• What to work on:
• 1. Can you print, word for word, the part of the protein feature-extraction text that opens with the words containing "where PSSM_max and" and closes with "ten sequential neighbors."?
• 2. Which section headings appear in the protein feature-extraction text?
• 3. Could you finish out the next part of the protein feature-extraction text, carrying on after its last sentence?

These PSSM elements can be normalized in a range of [0,1] using the min-max normalization as follows:

$$ \begin{aligned} PSSM^{'}(i,j) &= \frac{PSSM(i,j)-PSSM_{min}}{PSSM_{max}-PSSM_{min}};\\ i&=1,...,L; j=1,...,20 \end{aligned} $$

(3)

where PSSM_max and PSSM_min represent the maximal and minimal elements of PSSM.

Multi-scale local average block

We utilize Multi-scale Local Average Block (MLAB) algorithm to extract the conserved information of local regions. The original Average Block (AB) algorithm was proposed by Jeong et al. [52]. Different from the original AB algorithm, we use multi-scale size to split the matrix horizontally. The MLAB features can describe the local relationship between target residue and neighboring residues. Given a residue R, we denote R⁻¹,R⁻²,...,R⁻⁵ be the five residues before R in the sequence, and R⁺¹,R⁺²,...,R⁺⁵ be the five residues after R in the sequence. Then, R^±1,R^±2,...,R^±5 are referred to as the ten sequential neighbors.

We split the information of target residue into six local sequential regions with varying composition, via global zone (A), bisection (B and C) and trichotomy (D, E and F). These local regions can describe multiple overlapping continuous and discontinuous interaction patterns, shown in Fig. 2. We calculate the mean of each local block as follows:

$$ L(k,j) = \frac{1}{{B_{k}^{L}}} \sum_{i=1}^{{B_{k}^{L}}} {M_{k}^{L}}(i,j); \qquad k=1,...,6; j=1,...,20 $$

(4)

where L(k,j) is the mean of k-th block in the column j, ${B_{k}^{L}}$ is the total number of rows in block k, and ${M_{k}^{L}}(i,j)$ is the value of cell in i-th row and j-th column of block k.

Hexagon structure construction

We build the hexagon structure for each target residue to describe its neighborhood information, as demonstrated in Fig. 3. We assume that C_α is the origin, C_β is along the positive direction of y-axis, and N is on the x-y plane where x is positive. The 3D space is partitioned along y-axis into six equal subspaces by three planes, and the angle between any two planes is 60^∘. Given a residue R, we locate nearest non-local C_α to C_α of residue R within a certain distance in each subspace. Here, we say a residue is non-local to residue R if and only if it is separated by at least three residues from residue R in sequence. We call these six residues as spatial neighbors of residue R, denoted as ${H_{R}^{1}}$, ${H_{R}^{2}}$,..., ${H_{R}^{6}}$.

We split the hexagon structure of target residue into six local spatial regions with varying composition, via global zone (A), bisection (B and C) and trichotomy (D, E and F). We calculate the mean of each local space as follows:

$$ H(k,j) = \frac{1}{{B_{k}^{H}}} \sum_{i=1}^{{B_{k}^{H}}} {M_{k}^{H}}(i,j); \qquad k=1,...,6; j=1,...,20 $$

(5)

where H(k,j) is the mean of k-th space in the column j, ${B_{k}^{H}}$ is the total number of rows in space k, and ${M_{k}^{H}}(i,j)$ is the value of cell in i-th row and j-th column of space k.

Extracting interface residues

The above proposed features can be effectively applied to extract protein-protein interface residues and identify docking poses, as well as existing energy items. The energy items are listed as follows:

amino acid contact energy – amino acid probabilities of interface residues [53].
secondary structure contact energy – secondary structure probabilities of interface residues [53].

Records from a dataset
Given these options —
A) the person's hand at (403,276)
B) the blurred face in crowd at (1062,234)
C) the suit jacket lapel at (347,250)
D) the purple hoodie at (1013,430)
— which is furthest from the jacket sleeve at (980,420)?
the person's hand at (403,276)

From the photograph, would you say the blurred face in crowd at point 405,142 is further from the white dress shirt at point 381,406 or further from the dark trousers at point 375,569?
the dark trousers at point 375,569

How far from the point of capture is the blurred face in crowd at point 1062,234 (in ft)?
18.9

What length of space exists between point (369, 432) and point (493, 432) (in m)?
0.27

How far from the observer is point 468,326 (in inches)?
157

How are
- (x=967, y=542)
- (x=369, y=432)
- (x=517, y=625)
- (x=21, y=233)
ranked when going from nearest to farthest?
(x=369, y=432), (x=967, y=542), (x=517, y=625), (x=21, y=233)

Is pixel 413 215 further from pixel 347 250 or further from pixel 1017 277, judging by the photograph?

* * *

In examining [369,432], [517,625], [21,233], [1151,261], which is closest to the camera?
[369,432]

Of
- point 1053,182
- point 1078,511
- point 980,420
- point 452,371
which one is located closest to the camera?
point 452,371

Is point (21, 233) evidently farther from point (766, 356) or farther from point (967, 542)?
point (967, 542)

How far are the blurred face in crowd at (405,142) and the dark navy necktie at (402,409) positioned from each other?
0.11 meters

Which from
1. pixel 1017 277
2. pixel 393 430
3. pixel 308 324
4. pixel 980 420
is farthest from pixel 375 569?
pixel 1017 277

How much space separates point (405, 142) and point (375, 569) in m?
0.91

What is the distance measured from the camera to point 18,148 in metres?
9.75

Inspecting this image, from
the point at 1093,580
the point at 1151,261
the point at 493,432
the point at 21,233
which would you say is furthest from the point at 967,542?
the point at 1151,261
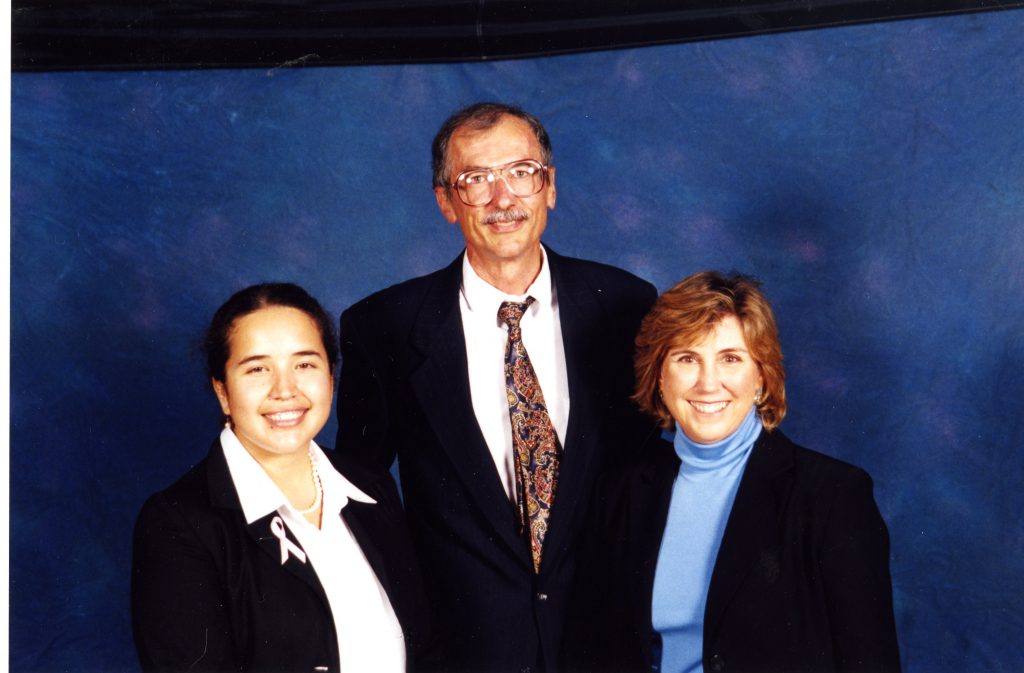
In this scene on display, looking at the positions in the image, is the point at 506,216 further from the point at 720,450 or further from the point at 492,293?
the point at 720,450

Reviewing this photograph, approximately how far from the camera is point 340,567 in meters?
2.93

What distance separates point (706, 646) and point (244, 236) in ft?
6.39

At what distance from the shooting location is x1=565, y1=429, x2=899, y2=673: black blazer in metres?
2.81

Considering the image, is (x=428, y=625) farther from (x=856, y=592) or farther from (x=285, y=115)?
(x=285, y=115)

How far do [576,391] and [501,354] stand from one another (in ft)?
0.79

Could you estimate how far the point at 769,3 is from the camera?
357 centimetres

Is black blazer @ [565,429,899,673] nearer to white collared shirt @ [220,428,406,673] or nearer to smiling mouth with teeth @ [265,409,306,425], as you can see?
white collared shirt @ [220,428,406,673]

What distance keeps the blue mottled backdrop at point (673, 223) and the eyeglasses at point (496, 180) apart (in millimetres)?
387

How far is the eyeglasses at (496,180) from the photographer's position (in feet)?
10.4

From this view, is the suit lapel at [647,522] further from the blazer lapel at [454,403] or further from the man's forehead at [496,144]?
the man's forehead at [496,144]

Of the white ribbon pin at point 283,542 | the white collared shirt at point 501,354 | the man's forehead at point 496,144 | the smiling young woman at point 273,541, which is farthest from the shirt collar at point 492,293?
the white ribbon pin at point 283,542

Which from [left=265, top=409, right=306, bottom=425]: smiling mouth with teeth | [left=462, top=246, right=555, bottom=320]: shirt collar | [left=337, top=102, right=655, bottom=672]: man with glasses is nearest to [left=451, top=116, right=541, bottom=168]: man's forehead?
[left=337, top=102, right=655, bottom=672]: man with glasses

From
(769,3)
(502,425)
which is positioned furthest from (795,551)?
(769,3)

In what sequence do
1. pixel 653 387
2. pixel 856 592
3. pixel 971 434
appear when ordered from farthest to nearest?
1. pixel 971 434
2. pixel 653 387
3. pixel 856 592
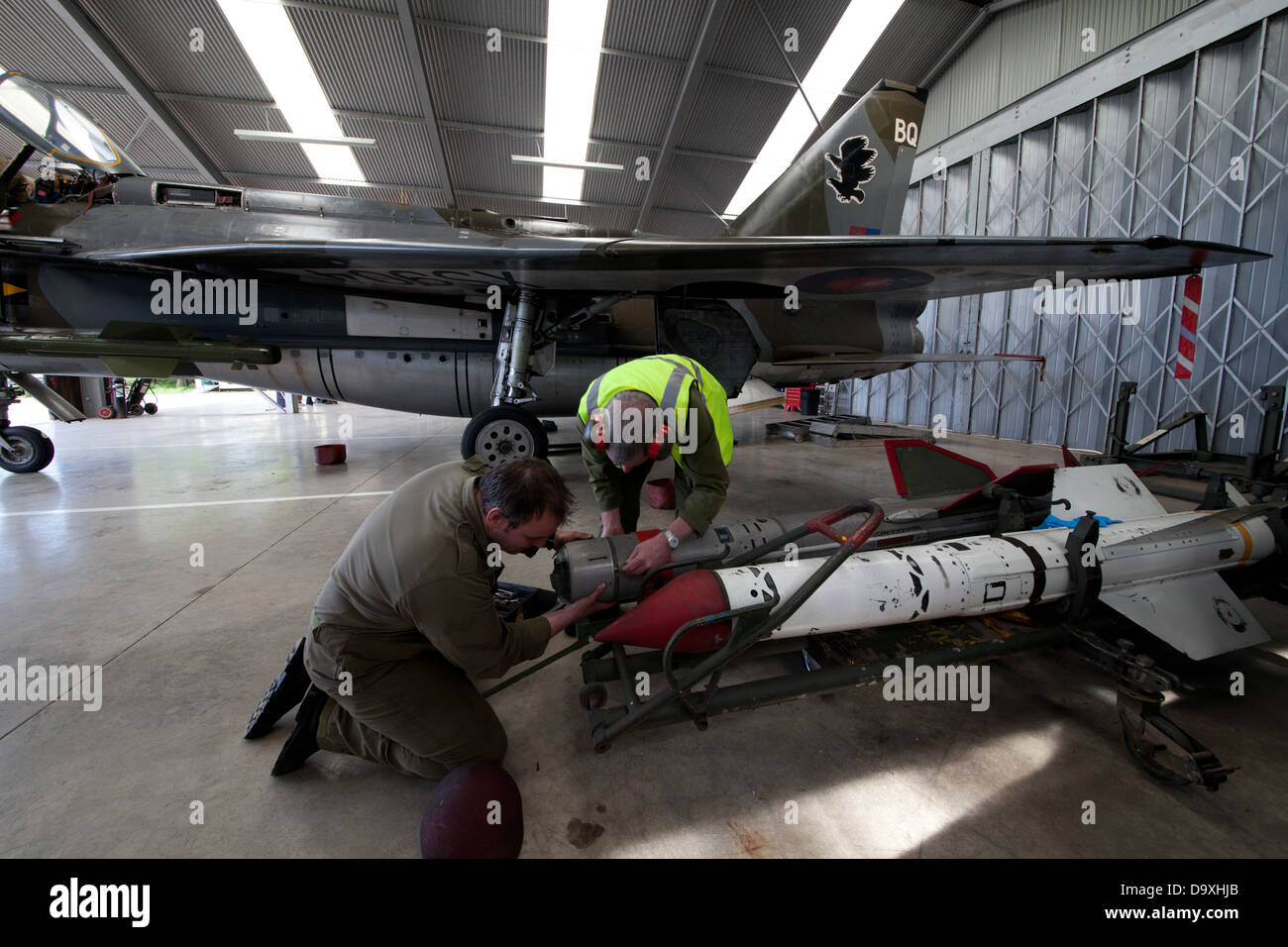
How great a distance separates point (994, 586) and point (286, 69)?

• Answers provided:
• 1.
where PSSM_max and PSSM_min represent the maximal and minimal elements of PSSM.

Multi-scale local average block

We utilize Multi-scale Local Average Block (MLAB) algorithm to extract the conserved information of local regions. The original Average Block (AB) algorithm was proposed by Jeong et al. [52]. Different from the original AB algorithm, we use multi-scale size to split the matrix horizontally. The MLAB features can describe the local relationship between target residue and neighboring residues. Given a residue R, we denote R⁻¹,R⁻²,...,R⁻⁵ be the five residues before R in the sequence, and R⁺¹,R⁺²,...,R⁺⁵ be the five residues after R in the sequence. Then, R^±1,R^±2,...,R^±5 are referred to as the ten sequential neighbors.

• 2.
Multi-scale local average block
Hexagon structure construction
Extracting interface residues

• 3.
structural neighborhood energy – probability of structural neighboring property on interface [54].
dihedral angle energy – statistical analysis of dihedral angle correlation on interface [55].
π- π interaction energy – geometrical property on π- π interaction [55].
multi-scale local average block on protein 1D sequence.
hexagon structure construction on protein 3D structure.

We use a trained support vector regression (SVR) model to rank docking poses, and then report the top-ranking poses with lowest energy values [56–58]. For the training set, we use I_rmsd (rmsd value between predicted interfaces and native complexes) as the response values for all configurations of each pair of proteins, and the above energy items can be regarded as seven groups of features for each pose. Some configurations with the lowest predicted response values can be reported as the final result on the testing set. For a given pair of proteins, we use the trained SVR model to select top 10 predictions with lowest energy values.

Results

In this section, we compare our method to many existing methods for identifying protein-protein interfaces. Experiments show that our method performs better than some state-of-the-art methods on Benchmark v4.0 and the CAPRI targets, based on the prediction quality improved in terms of CAPRI evaluation criteria.

Evaluation criteria

A complex may contain several subunits and multiple binding interfaces. Each binding interface in a complex occurs in a pair of subunits. Two residues between a pair of subunits are called interface residues, if any two atoms, one from each residue, interact. By interacting, the distance between two atoms from a pair of different residues is less than 6Å.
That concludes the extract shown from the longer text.